Still, nearly 97% of the current Bitcoin supply is now in profit. This means many holders are sitting on gains, which could be realised if confidence continues to weaken. Without renewed demand from new or returning buyers, the market could face gradual selling pressure.

The structure of institutional involvement is also evolving. Companies like Strategy (formerly MicroStrategy) and Metaplanet are raising funds through unconventional means to accumulate Bitcoin. 

These include perpetual preferred shares, convertible bonds, and other instruments that do not rely on margin lending. This approach reduces the risk of forced liquidation but requires careful financial management to avoid dilution or funding problems.

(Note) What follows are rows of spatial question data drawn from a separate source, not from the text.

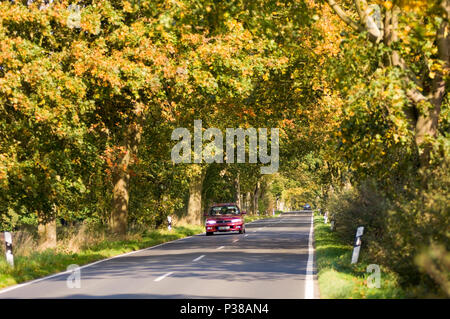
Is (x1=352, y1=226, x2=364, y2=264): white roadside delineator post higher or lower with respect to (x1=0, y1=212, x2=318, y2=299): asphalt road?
higher

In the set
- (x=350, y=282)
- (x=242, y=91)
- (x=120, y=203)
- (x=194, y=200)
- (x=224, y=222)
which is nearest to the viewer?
(x=350, y=282)

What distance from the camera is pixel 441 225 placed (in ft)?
35.5

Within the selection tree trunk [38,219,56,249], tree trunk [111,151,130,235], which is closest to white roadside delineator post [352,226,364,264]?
tree trunk [38,219,56,249]

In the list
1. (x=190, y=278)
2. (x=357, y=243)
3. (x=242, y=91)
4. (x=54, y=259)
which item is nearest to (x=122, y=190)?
(x=242, y=91)

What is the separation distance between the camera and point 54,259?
63.5ft

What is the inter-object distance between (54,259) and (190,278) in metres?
5.48

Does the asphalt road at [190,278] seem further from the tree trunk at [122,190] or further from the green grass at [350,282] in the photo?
the tree trunk at [122,190]

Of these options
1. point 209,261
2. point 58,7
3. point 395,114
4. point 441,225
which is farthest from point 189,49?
point 441,225

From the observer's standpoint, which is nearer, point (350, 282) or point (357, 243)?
point (350, 282)

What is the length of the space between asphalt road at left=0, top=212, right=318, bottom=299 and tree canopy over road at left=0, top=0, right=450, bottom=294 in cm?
195

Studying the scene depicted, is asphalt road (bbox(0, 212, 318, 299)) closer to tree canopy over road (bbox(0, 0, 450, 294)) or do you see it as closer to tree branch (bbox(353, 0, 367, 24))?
tree canopy over road (bbox(0, 0, 450, 294))

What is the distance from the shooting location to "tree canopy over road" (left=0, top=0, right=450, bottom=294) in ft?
43.3

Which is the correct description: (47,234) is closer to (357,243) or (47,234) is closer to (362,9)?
(357,243)

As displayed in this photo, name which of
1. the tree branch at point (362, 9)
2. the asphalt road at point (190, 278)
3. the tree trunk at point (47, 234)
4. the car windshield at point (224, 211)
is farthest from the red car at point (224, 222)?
the tree branch at point (362, 9)
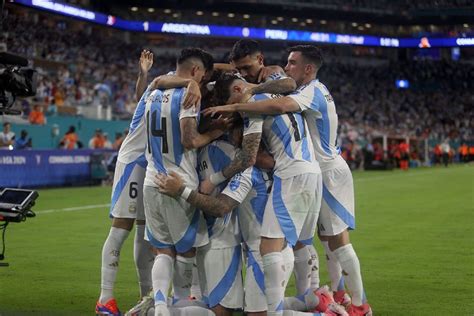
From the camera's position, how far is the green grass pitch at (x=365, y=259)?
8.53 m

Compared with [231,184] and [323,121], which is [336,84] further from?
[231,184]

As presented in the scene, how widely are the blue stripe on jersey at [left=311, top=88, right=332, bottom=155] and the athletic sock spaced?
6.01ft

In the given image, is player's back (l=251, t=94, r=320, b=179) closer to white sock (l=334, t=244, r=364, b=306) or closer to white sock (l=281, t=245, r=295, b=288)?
white sock (l=281, t=245, r=295, b=288)

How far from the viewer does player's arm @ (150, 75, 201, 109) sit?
267 inches

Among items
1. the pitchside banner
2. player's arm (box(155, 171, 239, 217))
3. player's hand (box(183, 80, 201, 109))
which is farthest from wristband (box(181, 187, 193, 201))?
the pitchside banner

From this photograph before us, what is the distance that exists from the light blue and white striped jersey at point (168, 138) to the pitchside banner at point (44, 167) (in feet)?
50.6

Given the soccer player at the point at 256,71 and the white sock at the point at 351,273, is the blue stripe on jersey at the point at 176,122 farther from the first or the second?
the white sock at the point at 351,273

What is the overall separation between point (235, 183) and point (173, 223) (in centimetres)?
62

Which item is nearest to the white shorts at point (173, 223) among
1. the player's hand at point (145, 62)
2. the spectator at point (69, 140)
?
the player's hand at point (145, 62)

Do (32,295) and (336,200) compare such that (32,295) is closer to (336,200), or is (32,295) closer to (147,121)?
(147,121)

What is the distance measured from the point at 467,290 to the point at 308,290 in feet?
7.71

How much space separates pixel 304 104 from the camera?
23.4 feet

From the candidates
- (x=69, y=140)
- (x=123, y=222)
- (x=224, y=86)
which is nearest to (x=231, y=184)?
(x=224, y=86)

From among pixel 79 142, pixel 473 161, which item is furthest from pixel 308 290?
pixel 473 161
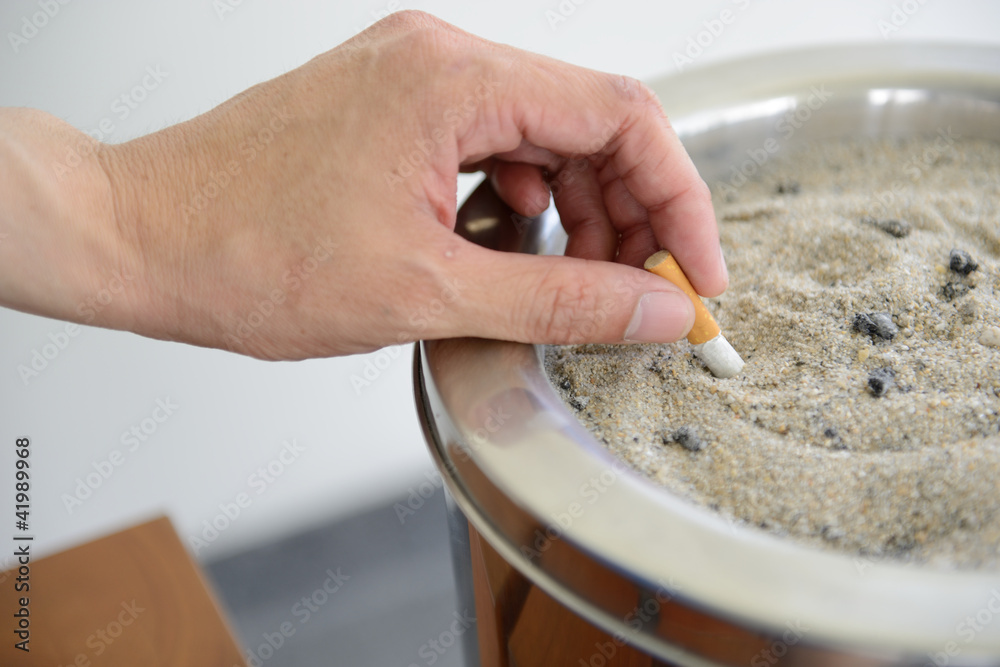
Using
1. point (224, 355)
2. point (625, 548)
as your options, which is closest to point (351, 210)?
point (625, 548)

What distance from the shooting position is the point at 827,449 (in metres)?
0.41

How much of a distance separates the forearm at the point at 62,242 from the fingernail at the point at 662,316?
12.6 inches

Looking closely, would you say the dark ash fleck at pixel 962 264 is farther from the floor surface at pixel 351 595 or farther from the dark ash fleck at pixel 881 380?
the floor surface at pixel 351 595

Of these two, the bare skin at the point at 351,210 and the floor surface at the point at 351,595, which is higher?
the bare skin at the point at 351,210

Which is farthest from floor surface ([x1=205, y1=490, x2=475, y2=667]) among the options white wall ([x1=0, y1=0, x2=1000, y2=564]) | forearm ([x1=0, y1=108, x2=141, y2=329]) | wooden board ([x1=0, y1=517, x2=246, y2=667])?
forearm ([x1=0, y1=108, x2=141, y2=329])

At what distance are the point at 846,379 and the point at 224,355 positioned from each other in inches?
35.8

While this method is less likely to collapse under stress, it shifts the risk to areas such as shareholder value and the timing of capital deployment. If managed well, these firms could help support long-term demand. If not, they could introduce new vulnerabilities.

Conclusion

Bitcoin is not crashing. It is not soaring either. It is settling into a quieter state marked by reduced retail activity and a shift towards institutional ownership. 

On-chain data shows that while the network is healthy, momentum is fading. Fewer small holders, fewer transactions, and less visible enthusiasm suggest a change in the way the asset is being used.

At the same time, ETF inflows and whale accumulation provide a base of support. Institutions are still active, though in a more controlled and less reactive way. This gives Bitcoin a degree of resilience, even as broader demand softens.